The paper tackles the efficiency bottlenecks of sequence models by studying structured pruning in selective structured state space models (SSMs), focusing on Mamba and hybrid architectures. It introduces Mamba-Shedder, a training-free pruning framework that targets Mamba blocks, SSM modules, Transformer subblocks, and channel groups to reduce compute and memory while preserving accuracy. Through extensive experiments on multiple Mamba and hybrid models (e.g., Mamba-2.8B, Zamba-2-2.7B, Hymba, Falcon-Mamba), the authors show that multi-granularity pruning can yield substantial inference speedups (up to ~1.4x) with modest or recoverable losses, especially after recovery tuning. The work offers practical guidance on which components drive efficiency versus accuracy across architectures, highlighting that targeted SSM pruning and MLP channel pruning can complement block pruning to achieve favorable efficiency-accuracy trade-offs in real-world deployment.

Abstract

Large pre-trained models have achieved outstanding results in sequence modeling. The Transformer block and its attention mechanism have been the main drivers of the success of these models. Recently, alternative architectures, such as Selective Structured State Space Models (SSMs), have been proposed to address the inefficiencies of Transformers. This paper explores the compression of SSM-based models, particularly Mamba and its hybrids. We study the sensitivity of these models to the removal of selected components at different granularities to reduce the model size and computational overhead, thus improving their efficiency while maintaining accuracy.
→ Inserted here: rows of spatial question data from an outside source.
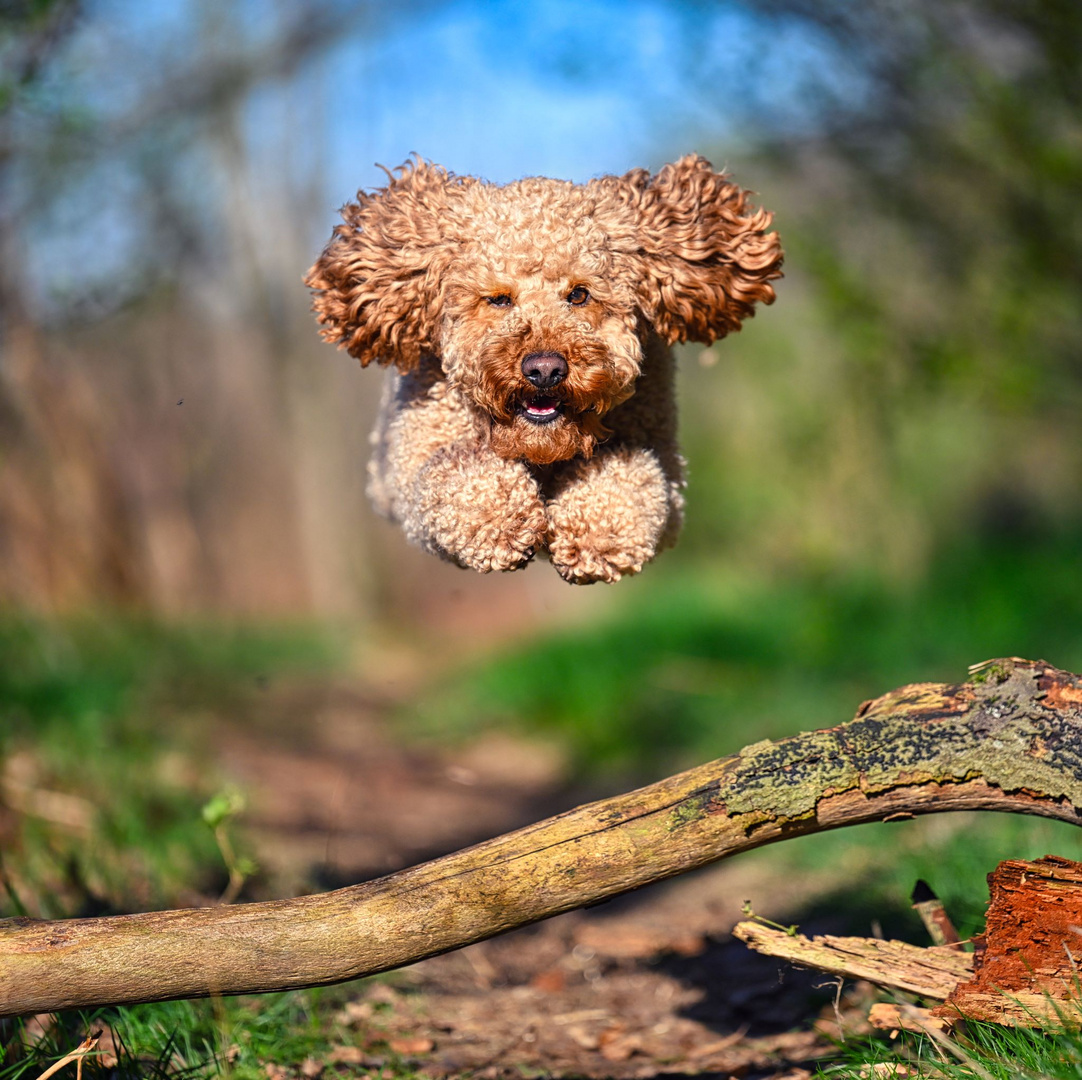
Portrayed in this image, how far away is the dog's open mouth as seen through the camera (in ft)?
6.23

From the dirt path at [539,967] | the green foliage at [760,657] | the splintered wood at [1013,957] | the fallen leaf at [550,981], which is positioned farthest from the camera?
the green foliage at [760,657]

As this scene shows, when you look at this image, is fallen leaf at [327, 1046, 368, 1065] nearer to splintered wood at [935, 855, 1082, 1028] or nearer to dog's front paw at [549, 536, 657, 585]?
splintered wood at [935, 855, 1082, 1028]

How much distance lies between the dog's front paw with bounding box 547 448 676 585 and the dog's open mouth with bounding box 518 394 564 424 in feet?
0.54

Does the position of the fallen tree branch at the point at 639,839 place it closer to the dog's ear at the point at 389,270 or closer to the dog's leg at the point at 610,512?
the dog's leg at the point at 610,512

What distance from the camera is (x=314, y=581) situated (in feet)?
43.3

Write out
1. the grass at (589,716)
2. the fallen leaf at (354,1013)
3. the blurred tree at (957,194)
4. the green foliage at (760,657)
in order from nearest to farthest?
the grass at (589,716)
the fallen leaf at (354,1013)
the blurred tree at (957,194)
the green foliage at (760,657)

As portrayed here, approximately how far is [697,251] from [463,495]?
0.66 metres

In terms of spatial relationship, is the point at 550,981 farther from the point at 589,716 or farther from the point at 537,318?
the point at 589,716

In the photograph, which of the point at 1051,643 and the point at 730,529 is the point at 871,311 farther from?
the point at 730,529

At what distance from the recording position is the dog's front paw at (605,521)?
1.94 metres

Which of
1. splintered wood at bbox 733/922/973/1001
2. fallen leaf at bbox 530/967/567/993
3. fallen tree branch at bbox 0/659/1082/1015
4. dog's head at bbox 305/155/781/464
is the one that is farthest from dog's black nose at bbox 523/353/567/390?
fallen leaf at bbox 530/967/567/993

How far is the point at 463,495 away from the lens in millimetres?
1918

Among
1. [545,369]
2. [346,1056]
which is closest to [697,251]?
[545,369]

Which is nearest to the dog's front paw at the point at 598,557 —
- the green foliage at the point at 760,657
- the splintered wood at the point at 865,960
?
the splintered wood at the point at 865,960
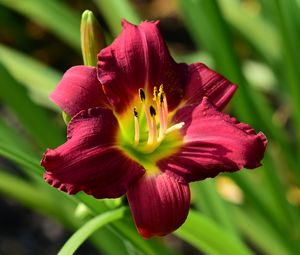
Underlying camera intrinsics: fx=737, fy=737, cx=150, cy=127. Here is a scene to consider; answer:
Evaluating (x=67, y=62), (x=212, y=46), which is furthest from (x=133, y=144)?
(x=67, y=62)

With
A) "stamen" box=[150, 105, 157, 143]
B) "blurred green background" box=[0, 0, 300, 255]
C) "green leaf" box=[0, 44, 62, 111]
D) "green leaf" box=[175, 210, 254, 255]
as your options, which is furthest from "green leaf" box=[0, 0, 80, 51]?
"stamen" box=[150, 105, 157, 143]

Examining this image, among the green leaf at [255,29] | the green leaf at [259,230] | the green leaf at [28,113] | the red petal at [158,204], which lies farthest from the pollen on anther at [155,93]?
the green leaf at [255,29]

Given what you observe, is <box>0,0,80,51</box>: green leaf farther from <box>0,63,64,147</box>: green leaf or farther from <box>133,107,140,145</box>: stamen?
<box>133,107,140,145</box>: stamen

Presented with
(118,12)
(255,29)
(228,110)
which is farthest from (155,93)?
(228,110)

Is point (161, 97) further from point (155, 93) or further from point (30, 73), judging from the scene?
point (30, 73)

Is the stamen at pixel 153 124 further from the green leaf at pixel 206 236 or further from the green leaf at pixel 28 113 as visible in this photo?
the green leaf at pixel 28 113
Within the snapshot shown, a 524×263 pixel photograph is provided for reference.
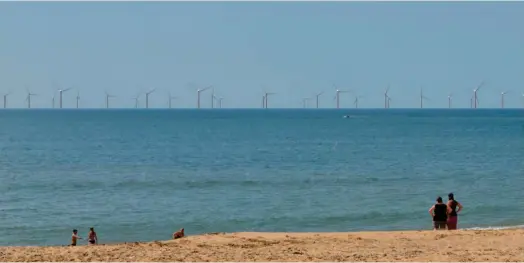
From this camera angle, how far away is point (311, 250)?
20.7 meters

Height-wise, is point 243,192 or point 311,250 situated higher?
point 311,250

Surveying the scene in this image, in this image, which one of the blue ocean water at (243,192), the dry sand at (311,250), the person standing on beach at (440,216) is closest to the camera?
the dry sand at (311,250)

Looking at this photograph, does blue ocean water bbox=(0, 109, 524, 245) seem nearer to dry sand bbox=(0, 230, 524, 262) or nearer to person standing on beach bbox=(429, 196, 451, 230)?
person standing on beach bbox=(429, 196, 451, 230)

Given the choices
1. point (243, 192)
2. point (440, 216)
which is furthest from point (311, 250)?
point (243, 192)

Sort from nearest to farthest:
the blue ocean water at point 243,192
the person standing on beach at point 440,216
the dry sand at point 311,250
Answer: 1. the dry sand at point 311,250
2. the person standing on beach at point 440,216
3. the blue ocean water at point 243,192

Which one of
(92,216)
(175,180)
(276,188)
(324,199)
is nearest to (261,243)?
(92,216)

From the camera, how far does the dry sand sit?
19.3 metres

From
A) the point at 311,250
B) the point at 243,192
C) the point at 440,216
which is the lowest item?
the point at 243,192

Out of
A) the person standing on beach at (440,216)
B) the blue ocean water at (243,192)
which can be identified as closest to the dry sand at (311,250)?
the person standing on beach at (440,216)

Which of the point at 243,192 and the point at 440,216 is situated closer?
the point at 440,216

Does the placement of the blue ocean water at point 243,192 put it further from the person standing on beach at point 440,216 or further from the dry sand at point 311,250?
the dry sand at point 311,250

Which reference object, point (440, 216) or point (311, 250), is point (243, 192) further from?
point (311, 250)

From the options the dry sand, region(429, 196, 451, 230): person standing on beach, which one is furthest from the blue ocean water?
the dry sand

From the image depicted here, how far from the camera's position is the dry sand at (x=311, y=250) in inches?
759
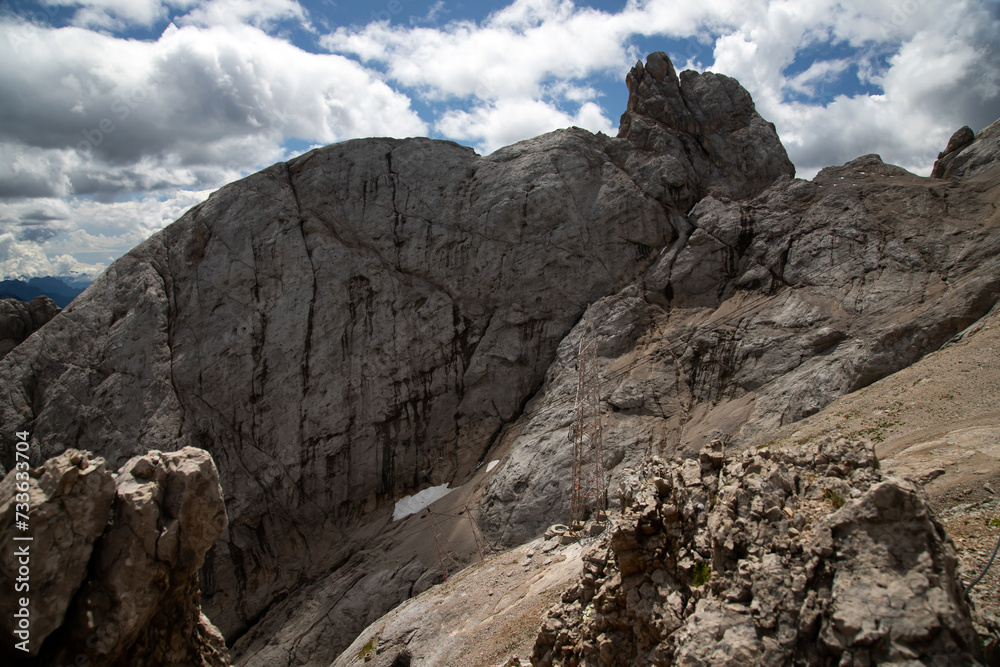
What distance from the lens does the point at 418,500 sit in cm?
3434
The proposed solutions, collectively referred to as Mamba-Shedder, achieve a speedup of up to 1.4x during inference, demonstrating that model efficiency can be improved by eliminating several redundancies with minimal impact on the overall model performance. The code is available at https://github.com/IntelLabs/Hardware-Aware-Automated-Machine-Learning.

Paper Structure

This paper contains 32 sections, 1 equation, 4 figures, 13 tables, 2 algorithms.

Figures (4)

  • Figure 1: Overview of Mamba-Shedder. This figure illustrates the pruning strategy for three types of Mamba-based models. The first type includes Mamba models such as Mamba-1 mamba1, Mamba-2 mamba2, and Falcon-Mamba zuo2024falcon. The second type comprises Mamba + Transformers architectures, including Zamba glorioso2024zambacompact7bssm. The third type is Hymba dong2024hymba, a novel architecture with hybrid heads. Red dashed lines indicate potential removal. In Transformers, channel pruning can also be applied to MLP block (width pruning).
  • Figure 2: Pruning Mamba blocks. Avg. Accuracy indicates the average accuracy for seven tasks. The model composed of Mamba 1 blocks (left) can tolerate the removal of entire blocks without significantly increasing its perplexity or decreasing accuracy compared to Mamba-2 and Zamba-2. In all three models, removing each Mamba block reduces 0.04B parameters from the model. These are training-free results, and drops in accuracy can be reduced by a subsequent fine-tuning stage (§ 4.5).
  • Figure 3: Pruning SSM (S6 and SSD modules). Mamba-2.8B and Mamba2-2.7B have 64 SSM modules, while Zamba2-2.7B has 54 SSM (SSD) modules. Avg. Accuracy is for the seven tasks evaluated.
  • Figure 4: Close examination of the impact of removing Mamba blocks or SSMs from the two versions of Mamba models reveals distinct differences in their tolerance levels. Mamba-1 exhibits a higher tolerance for removing its blocks, while Mamba-2 exhibits greater tolerance for removing the SSM subcomponent.